====== RECORD EXCERPTS ======

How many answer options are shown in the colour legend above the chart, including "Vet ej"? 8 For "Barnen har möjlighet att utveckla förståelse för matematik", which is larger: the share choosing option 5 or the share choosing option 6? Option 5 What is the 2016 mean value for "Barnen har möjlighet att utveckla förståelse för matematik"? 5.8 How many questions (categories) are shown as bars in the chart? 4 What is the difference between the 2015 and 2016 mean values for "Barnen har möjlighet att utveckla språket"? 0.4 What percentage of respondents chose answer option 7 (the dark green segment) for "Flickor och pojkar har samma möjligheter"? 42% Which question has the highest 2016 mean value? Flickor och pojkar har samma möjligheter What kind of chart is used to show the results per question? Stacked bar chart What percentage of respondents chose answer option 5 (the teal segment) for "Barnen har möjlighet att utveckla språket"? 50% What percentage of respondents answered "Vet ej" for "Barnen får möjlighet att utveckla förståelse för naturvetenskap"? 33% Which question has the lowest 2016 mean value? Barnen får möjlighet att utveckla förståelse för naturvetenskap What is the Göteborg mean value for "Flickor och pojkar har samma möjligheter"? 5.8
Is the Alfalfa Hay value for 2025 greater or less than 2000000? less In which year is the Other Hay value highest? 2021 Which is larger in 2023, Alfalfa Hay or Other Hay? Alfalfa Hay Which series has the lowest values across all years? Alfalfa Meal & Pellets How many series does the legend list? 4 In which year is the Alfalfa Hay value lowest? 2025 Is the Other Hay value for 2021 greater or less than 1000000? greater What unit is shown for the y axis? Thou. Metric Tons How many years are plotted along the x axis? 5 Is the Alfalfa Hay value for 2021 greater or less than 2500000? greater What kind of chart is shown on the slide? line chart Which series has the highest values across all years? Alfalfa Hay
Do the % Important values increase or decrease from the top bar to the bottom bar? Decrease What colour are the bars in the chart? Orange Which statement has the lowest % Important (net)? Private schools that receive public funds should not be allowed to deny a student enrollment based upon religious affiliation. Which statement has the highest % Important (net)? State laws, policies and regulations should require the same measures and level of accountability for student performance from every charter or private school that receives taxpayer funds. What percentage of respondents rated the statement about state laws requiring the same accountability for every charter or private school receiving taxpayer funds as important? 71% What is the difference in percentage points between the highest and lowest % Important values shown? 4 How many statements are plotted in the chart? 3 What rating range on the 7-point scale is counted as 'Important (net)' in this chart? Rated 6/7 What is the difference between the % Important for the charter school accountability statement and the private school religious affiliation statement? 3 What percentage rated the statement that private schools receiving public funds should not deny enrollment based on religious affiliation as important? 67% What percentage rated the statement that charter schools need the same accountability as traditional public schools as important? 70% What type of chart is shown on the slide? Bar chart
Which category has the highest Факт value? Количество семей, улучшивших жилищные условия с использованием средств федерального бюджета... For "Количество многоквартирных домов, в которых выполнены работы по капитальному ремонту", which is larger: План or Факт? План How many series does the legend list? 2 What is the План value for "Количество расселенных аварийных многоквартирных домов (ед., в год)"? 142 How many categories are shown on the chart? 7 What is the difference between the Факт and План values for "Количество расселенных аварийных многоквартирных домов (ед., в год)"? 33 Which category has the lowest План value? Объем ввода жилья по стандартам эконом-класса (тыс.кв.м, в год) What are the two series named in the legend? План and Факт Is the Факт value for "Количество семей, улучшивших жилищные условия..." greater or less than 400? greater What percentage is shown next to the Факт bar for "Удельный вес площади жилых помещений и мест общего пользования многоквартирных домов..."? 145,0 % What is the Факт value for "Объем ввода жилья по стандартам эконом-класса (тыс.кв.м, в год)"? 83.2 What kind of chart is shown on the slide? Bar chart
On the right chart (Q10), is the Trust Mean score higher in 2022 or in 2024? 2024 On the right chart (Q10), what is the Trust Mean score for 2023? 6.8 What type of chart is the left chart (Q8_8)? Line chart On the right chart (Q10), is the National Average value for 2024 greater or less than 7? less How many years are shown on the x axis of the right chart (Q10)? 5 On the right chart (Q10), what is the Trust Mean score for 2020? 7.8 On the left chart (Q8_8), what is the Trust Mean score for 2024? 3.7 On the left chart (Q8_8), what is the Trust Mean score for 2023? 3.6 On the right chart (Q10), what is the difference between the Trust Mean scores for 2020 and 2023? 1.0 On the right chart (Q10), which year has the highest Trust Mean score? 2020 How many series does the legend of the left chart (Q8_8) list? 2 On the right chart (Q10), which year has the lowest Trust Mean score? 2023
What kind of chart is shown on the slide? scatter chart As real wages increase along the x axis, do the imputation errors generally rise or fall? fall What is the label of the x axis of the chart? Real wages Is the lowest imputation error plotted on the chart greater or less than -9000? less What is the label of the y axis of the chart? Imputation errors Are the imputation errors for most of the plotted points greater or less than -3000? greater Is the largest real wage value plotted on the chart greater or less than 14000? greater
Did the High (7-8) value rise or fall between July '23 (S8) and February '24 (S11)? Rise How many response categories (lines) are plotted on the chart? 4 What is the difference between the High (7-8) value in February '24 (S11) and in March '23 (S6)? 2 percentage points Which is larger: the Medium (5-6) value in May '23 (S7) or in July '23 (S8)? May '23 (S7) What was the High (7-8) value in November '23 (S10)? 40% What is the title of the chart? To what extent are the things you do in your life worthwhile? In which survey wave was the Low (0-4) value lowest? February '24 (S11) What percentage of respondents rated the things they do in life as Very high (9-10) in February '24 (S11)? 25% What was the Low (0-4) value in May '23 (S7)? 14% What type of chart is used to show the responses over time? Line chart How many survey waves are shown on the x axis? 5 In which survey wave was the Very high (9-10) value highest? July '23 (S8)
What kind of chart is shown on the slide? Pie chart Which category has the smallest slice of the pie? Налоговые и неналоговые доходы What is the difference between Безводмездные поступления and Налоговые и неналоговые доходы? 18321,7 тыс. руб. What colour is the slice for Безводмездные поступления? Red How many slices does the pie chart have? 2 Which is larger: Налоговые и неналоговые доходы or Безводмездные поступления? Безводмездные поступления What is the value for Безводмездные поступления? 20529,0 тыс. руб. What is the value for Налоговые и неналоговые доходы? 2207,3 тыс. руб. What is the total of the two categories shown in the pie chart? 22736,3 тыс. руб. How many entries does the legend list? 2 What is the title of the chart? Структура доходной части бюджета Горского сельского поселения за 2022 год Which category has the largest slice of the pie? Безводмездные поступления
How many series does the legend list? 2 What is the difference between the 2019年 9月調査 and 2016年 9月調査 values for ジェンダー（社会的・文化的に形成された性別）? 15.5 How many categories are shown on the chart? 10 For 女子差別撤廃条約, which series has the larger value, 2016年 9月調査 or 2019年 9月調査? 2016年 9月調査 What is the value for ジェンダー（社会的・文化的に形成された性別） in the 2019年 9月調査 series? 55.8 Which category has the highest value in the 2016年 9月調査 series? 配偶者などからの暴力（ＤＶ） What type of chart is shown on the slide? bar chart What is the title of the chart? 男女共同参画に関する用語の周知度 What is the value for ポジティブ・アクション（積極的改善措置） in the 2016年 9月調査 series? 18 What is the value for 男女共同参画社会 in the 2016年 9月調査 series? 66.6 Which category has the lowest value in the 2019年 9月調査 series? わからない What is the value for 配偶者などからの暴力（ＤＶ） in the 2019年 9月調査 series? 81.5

======

- _WHAT IS REQUIRED_: Please rewrite the items above as a JSON list of strings, with one string per line and any blank lines left out.

- _TASK RESULT_:
[
  "How many answer options are shown in the colour legend above the chart, including \"Vet ej\"? 8 For \"Barnen har möjlighet att utveckla förståelse för matematik\", which is larger: the share choosing option 5 or the share choosing option 6? Option 5 What is the 2016 mean value for \"Barnen har möjlighet att utveckla förståelse för matematik\"? 5.8 How many questions (categories) are shown as bars in the chart? 4 What is the difference between the 2015 and 2016 mean values for \"Barnen har möjlighet att utveckla språket\"? 0.4 What percentage of respondents chose answer option 7 (the dark green segment) for \"Flickor och pojkar har samma möjligheter\"? 42% Which question has the highest 2016 mean value? Flickor och pojkar har samma möjligheter What kind of chart is used to show the results per question? Stacked bar chart What percentage of respondents chose answer option 5 (the teal segment) for \"Barnen har möjlighet att utveckla språket\"? 50% What percentage of respondents answered \"Vet ej\" for \"Barnen får möjlighet att utveckla förståelse för naturvetenskap\"? 33% Which question has the lowest 2016 mean value? Barnen får möjlighet att utveckla förståelse för naturvetenskap What is the Göteborg mean value for \"Flickor och pojkar har samma möjligheter\"? 5.8",
  "Is the Alfalfa Hay value for 2025 greater or less than 2000000? less In which year is the Other Hay value highest? 2021 Which is larger in 2023, Alfalfa Hay or Other Hay? Alfalfa Hay Which series has the lowest values across all years? Alfalfa Meal & Pellets How many series does the legend list? 4 In which year is the Alfalfa Hay value lowest? 2025 Is the Other Hay value for 2021 greater or less than 1000000? greater What unit is shown for the y axis? Thou. Metric Tons How many years are plotted along the x axis? 5 Is the Alfalfa Hay value for 2021 greater or less than 2500000? greater What kind of chart is shown on the slide? line chart Which series has the highest values across all years? Alfalfa Hay",
  "Do the % Important values increase or decrease from the top bar to the bottom bar? Decrease What colour are the bars in the chart? Orange Which statement has the lowest % Important (net)? Private schools that receive public funds should not be allowed to deny a student enrollment based upon religious affiliation. Which statement has the highest % Important (net)? State laws, policies and regulations should require the same measures and level of accountability for student performance from every charter or private school that receives taxpayer funds. What percentage of respondents rated the statement about state laws requiring the same accountability for every charter or private school receiving taxpayer funds as important? 71% What is the difference in percentage points between the highest and lowest % Important values shown? 4 How many statements are plotted in the chart? 3 What rating range on the 7-point scale is counted as 'Important (net)' in this chart? Rated 6/7 What is the difference between the % Important for the charter school accountability statement and the private school religious affiliation statement? 3 What percentage rated the statement that private schools receiving public funds should not deny enrollment based on religious affiliation as important? 67% What percentage rated the statement that charter schools need the same accountability as traditional public schools as important? 70% What type of chart is shown on the slide? Bar chart",
  "Which category has the highest Факт value? Количество семей, улучшивших жилищные условия с использованием средств федерального бюджета... For \"Количество многоквартирных домов, в которых выполнены работы по капитальному ремонту\", which is larger: План or Факт? План How many series does the legend list? 2 What is the План value for \"Количество расселенных аварийных многоквартирных домов (ед., в год)\"? 142 How many categories are shown on the chart? 7 What is the difference between the Факт and План values for \"Количество расселенных аварийных многоквартирных домов (ед., в год)\"? 33 Which category has the lowest План value? Объем ввода жилья по стандартам эконом-класса (тыс.кв.м, в год) What are the two series named in the legend? План and Факт Is the Факт value for \"Количество семей, улучшивших жилищные условия...\" greater or less than 400? greater What percentage is shown next to the Факт bar for \"Удельный вес площади жилых помещений и мест общего пользования многоквартирных домов...\"? 145,0 % What is the Факт value for \"Объем ввода жилья по стандартам эконом-класса (тыс.кв.м, в год)\"? 83.2 What kind of chart is shown on the slide? Bar chart",
  "On the right chart (Q10), is the Trust Mean score higher in 2022 or in 2024? 2024 On the right chart (Q10), what is the Trust Mean score for 2023? 6.8 What type of chart is the left chart (Q8_8)? Line chart On the right chart (Q10), is the National Average value for 2024 greater or less than 7? less How many years are shown on the x axis of the right chart (Q10)? 5 On the right chart (Q10), what is the Trust Mean score for 2020? 7.8 On the left chart (Q8_8), what is the Trust Mean score for 2024? 3.7 On the left chart (Q8_8), what is the Trust Mean score for 2023? 3.6 On the right chart (Q10), what is the difference between the Trust Mean scores for 2020 and 2023? 1.0 On the right chart (Q10), which year has the highest Trust Mean score? 2020 How many series does the legend of the left chart (Q8_8) list? 2 On the right chart (Q10), which year has the lowest Trust Mean score? 2023",
  "What kind of chart is shown on the slide? scatter chart As real wages increase along the x axis, do the imputation errors generally rise or fall? fall What is the label of the x axis of the chart? Real wages Is the lowest imputation error plotted on the chart greater or less than -9000? less What is the label of the y axis of the chart? Imputation errors Are the imputation errors for most of the plotted points greater or less than -3000? greater Is the largest real wage value plotted on the chart greater or less than 14000? greater",
  "Did the High (7-8) value rise or fall between July '23 (S8) and February '24 (S11)? Rise How many response categories (lines) are plotted on the chart? 4 What is the difference between the High (7-8) value in February '24 (S11) and in March '23 (S6)? 2 percentage points Which is larger: the Medium (5-6) value in May '23 (S7) or in July '23 (S8)? May '23 (S7) What was the High (7-8) value in November '23 (S10)? 40% What is the title of the chart? To what extent are the things you do in your life worthwhile? In which survey wave was the Low (0-4) value lowest? February '24 (S11) What percentage of respondents rated the things they do in life as Very high (9-10) in February '24 (S11)? 25% What was the Low (0-4) value in May '23 (S7)? 14% What type of chart is used to show the responses over time? Line chart How many survey waves are shown on the x axis? 5 In which survey wave was the Very high (9-10) value highest? July '23 (S8)",
  "What kind of chart is shown on the slide? Pie chart Which category has the smallest slice of the pie? Налоговые и неналоговые доходы What is the difference between Безводмездные поступления and Налоговые и неналоговые доходы? 18321,7 тыс. руб. What colour is the slice for Безводмездные поступления? Red How many slices does the pie chart have? 2 Which is larger: Налоговые и неналоговые доходы or Безводмездные поступления? Безводмездные поступления What is the value for Безводмездные поступления? 20529,0 тыс. руб. What is the value for Налоговые и неналоговые доходы? 2207,3 тыс. руб. What is the total of the two categories shown in the pie chart? 22736,3 тыс. руб. How many entries does the legend list? 2 What is the title of the chart? Структура доходной части бюджета Горского сельского поселения за 2022 год Which category has the largest slice of the pie? Безводмездные поступления",
  "How many series does the legend list? 2 What is the difference between the 2019年 9月調査 and 2016年 9月調査 values for ジェンダー（社会的・文化的に形成された性別）? 15.5 How many categories are shown on the chart? 10 For 女子差別撤廃条約, which series has the larger value, 2016年 9月調査 or 2019年 9月調査? 2016年 9月調査 What is the value for ジェンダー（社会的・文化的に形成された性別） in the 2019年 9月調査 series? 55.8 Which category has the highest value in the 2016年 9月調査 series? 配偶者などからの暴力（ＤＶ） What type of chart is shown on the slide? bar chart What is the title of the chart? 男女共同参画に関する用語の周知度 What is the value for ポジティブ・アクション（積極的改善措置） in the 2016年 9月調査 series? 18 What is the value for 男女共同参画社会 in the 2016年 9月調査 series? 66.6 Which category has the lowest value in the 2019年 9月調査 series? わからない What is the value for 配偶者などからの暴力（ＤＶ） in the 2019年 9月調査 series? 81.5"
]